→ **Aufgabenziel**:
Schreiben Sie den folgenden Textauszug über ostdeutsches Lehrerverhalten im Vereinigungsprozess vollständig und wortgetreu ab.

→ **Textauszug**:
--

Geradezu unverständlich wirkt, dass bislang ostdeutsches Lehrerverhalten
im Prozess der deutsch-deutschen Vereinigung z.T. weitgehend ohne Kenntnisnahme
wichtiger psychologisch-psychoanalytischer Einsichten behandelt und diskutiert
wurde. Aber Ignoranz herrscht unübersehbar auf beiden Seiten. Die
in der hier dokumentierten psychologisch-psychoanalytischen Forschung verwendete
historische/bildungsgeschichtliche Literatur spiegelt überwiegend
in etwa den Stand vom Anfang der neunziger Jahre wider, der ja damals die
Begründung dafür lieferte, DDR-Bildungsforschung ebenso breit
wie intensiv zu fördern. Das aber fügt sich zu einer interessanten
Konstellation: Die Forschungen wurden teilweise von - sogar vorab als unstrittig
bezeichneten - Annahmen über gesellschaftliche Verhältnisse in
der DDR oder über berufsspezifische Bedingungen angeregt, die dann
notwendig mit den eigenen Erkenntnissen in Konflikt gerieten.

--

→ **Gespeicherte Einträge**:
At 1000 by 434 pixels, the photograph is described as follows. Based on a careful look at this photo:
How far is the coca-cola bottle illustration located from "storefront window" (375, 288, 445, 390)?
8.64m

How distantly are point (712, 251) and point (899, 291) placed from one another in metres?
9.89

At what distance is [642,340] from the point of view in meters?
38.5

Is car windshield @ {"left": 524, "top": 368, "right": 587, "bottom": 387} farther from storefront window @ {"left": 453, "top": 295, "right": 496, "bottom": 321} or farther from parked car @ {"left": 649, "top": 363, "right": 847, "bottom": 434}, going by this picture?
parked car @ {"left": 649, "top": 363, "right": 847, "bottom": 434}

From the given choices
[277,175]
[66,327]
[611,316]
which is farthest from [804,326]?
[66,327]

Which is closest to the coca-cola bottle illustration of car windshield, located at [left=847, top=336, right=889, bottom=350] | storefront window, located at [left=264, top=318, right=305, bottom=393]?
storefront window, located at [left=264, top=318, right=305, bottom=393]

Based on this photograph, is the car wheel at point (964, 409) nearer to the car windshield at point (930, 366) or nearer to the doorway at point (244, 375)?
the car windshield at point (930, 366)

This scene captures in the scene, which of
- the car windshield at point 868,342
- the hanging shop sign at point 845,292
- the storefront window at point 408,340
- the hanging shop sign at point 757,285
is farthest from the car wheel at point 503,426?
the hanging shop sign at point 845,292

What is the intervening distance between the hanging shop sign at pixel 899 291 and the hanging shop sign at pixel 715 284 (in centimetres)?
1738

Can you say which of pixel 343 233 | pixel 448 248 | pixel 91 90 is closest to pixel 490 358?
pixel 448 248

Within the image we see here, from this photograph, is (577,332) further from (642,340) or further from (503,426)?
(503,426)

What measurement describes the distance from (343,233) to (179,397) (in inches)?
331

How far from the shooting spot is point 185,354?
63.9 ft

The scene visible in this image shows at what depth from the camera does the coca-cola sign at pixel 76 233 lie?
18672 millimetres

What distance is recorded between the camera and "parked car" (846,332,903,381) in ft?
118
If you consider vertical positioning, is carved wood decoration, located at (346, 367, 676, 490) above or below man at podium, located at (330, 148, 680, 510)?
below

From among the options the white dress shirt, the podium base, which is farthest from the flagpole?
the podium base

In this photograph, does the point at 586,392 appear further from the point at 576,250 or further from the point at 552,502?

--

→ **Antwort zur Aufgabe**:
Geradezu unverständlich wirkt, dass bislang ostdeutsches Lehrerverhalten
im Prozess der deutsch-deutschen Vereinigung z.T. weitgehend ohne Kenntnisnahme
wichtiger psychologisch-psychoanalytischer Einsichten behandelt und diskutiert
wurde. Aber Ignoranz herrscht unübersehbar auf beiden Seiten. Die
in der hier dokumentierten psychologisch-psychoanalytischen Forschung verwendete
historische/bildungsgeschichtliche Literatur spiegelt überwiegend
in etwa den Stand vom Anfang der neunziger Jahre wider, der ja damals die
Begründung dafür lieferte, DDR-Bildungsforschung ebenso breit
wie intensiv zu fördern. Das aber fügt sich zu einer interessanten
Konstellation: Die Forschungen wurden teilweise von - sogar vorab als unstrittig
bezeichneten - Annahmen über gesellschaftliche Verhältnisse in
der DDR oder über berufsspezifische Bedingungen angeregt, die dann
notwendig mit den eigenen Erkenntnissen in Konflikt gerieten.